Kristin Goff started slowly using online learning materials from the Khan Academy. Last spring, she tried the materials with one of her students, after parents told her about the academy.
This year, the Garden Valley Elementary School teacher has gone all-in. All 16 of her fifth-grade students are using Khan Academy materials to learn math. Along the way, Goff has changed the way she is teaching math — and her curriculum.
And Khan Academy officials are noticing. The academy is on the lookout for “shining lights,” for teachers and schools that have progress in using the online materials. So last week, Maureen Suhendra of the Khan Academy’s Mountain View, Calif., office got in touch with Goff to learn more about what she’s doing in her class, and how it could be replicated elsewhere.
“She was put in a position where she had to creatively problem-solve,” said Suhendra, the point person for the Khan Academy’s math pilot program in Idaho. “She’s been willing to innovate over and over.”
Goff’s classroom is one of 570 across Idaho taking part in the Khan Academy pilot, with some 12,800 students using the online materials. A $1.5 million J.A. and Kathryn Albertson Foundation grant is funding the pilot.
Goff has embraced the Khan Academy partly out of necessity. At first, she planned to use the online materials to supplement the textbook. But she was finding she didn’t have time to use both — and discovered that the older textbook wasn’t aligned with the new Idaho Core Standards anyway.

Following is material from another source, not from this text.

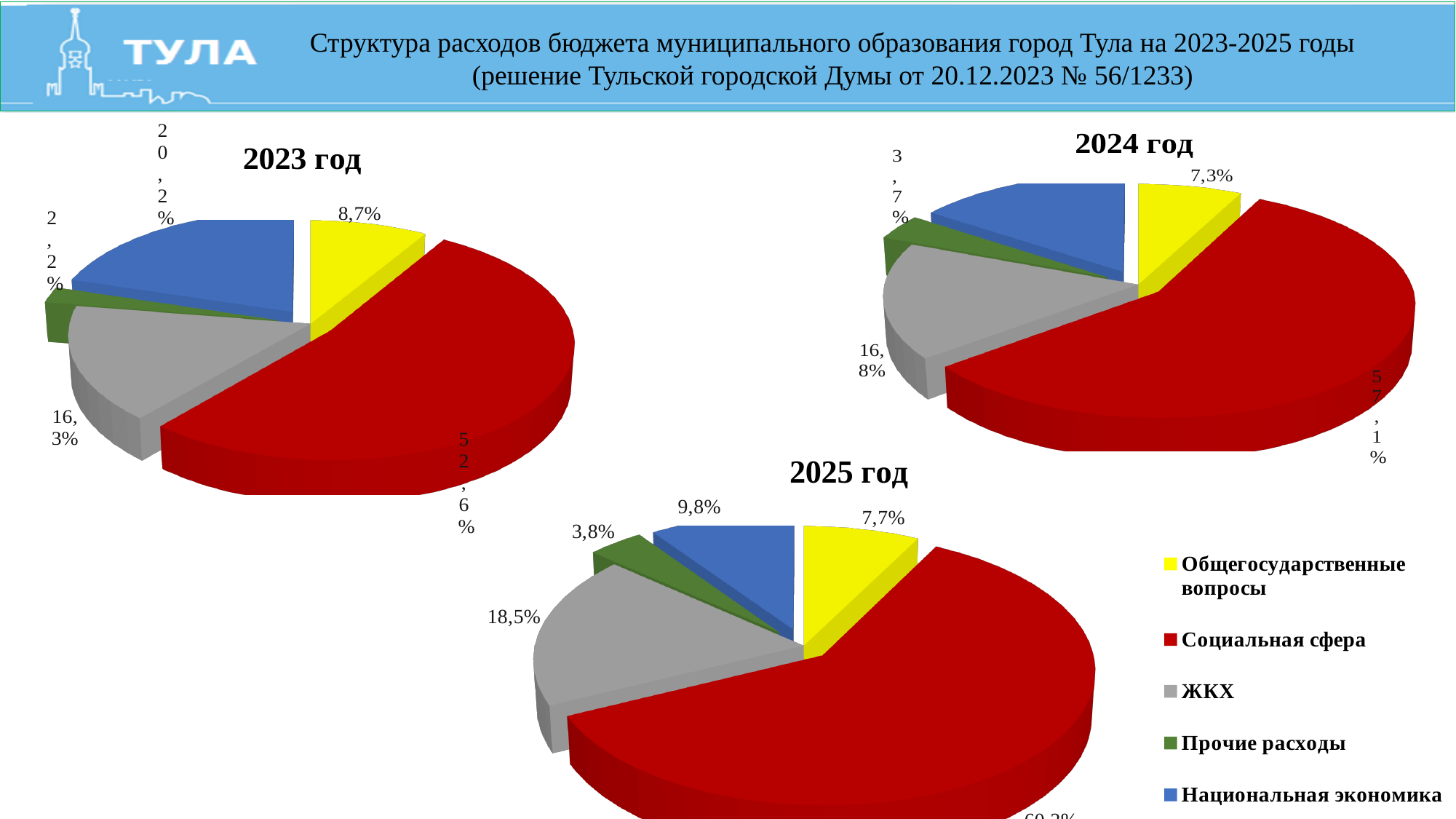
In the 2025 год chart, what share is shown for Национальная экономика? 9,8% In the 2023 год chart, which category has the smallest slice? Прочие расходы In the 2023 год chart, what share is shown for Социальная сфера? 52,6% In the 2023 год chart, what share is shown for Общегосударственные вопросы? 8,7% In the 2023 год chart, what share is shown for Национальная экономика? 20,2% In the 2024 год chart, what share is shown for ЖКХ? 16,8% In the 2025 год chart, which category has the largest slice? Социальная сфера In the 2025 год chart, what is the difference between the shares of ЖКХ and Общегосударственные вопросы? 10,8% In the 2024 год chart, what share is shown for Прочие расходы? 3,7% In the 2024 год chart, which is larger: the share of Общегосударственные вопросы or the share of ЖКХ? ЖКХ What type of chart is used for the 2024 год data? Pie chart How many categories does the legend list for the pie charts? 5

Goff now uses Khan Academy materials every day in class, with students working independently for 30 minutes a day. And for Goff, this opens up some options. She can work with students individually, or she can go over computer-generated data to see where students need some extra help.
By working individually, Goff’s students do not all need to learn at a fifth-grade level. They work “wherever they need to be,” said Goff. Sometimes, Goff asks some of her students to help classmates who are struggling to pick up a concept.
This represents a change in mindset, said Suhendra, herself a former teacher.
“It’s very different for the teacher to let go of being in front of the classroom every day,” she said.
But that’s one of the lessons from Goff’s classroom. Some of the other lessons also involve mindset: a willingness to try new technology, a willingness to find the formula that works for her class, and a willingness to embrace mastery-based learning, one of the recommendations of the state’s education reform task force.
“(She is) really putting student learning first,” Suhendra said.
Disclosure: Idaho Education News is funded through a grant from the J.A. and Kathryn Albertson Foundation.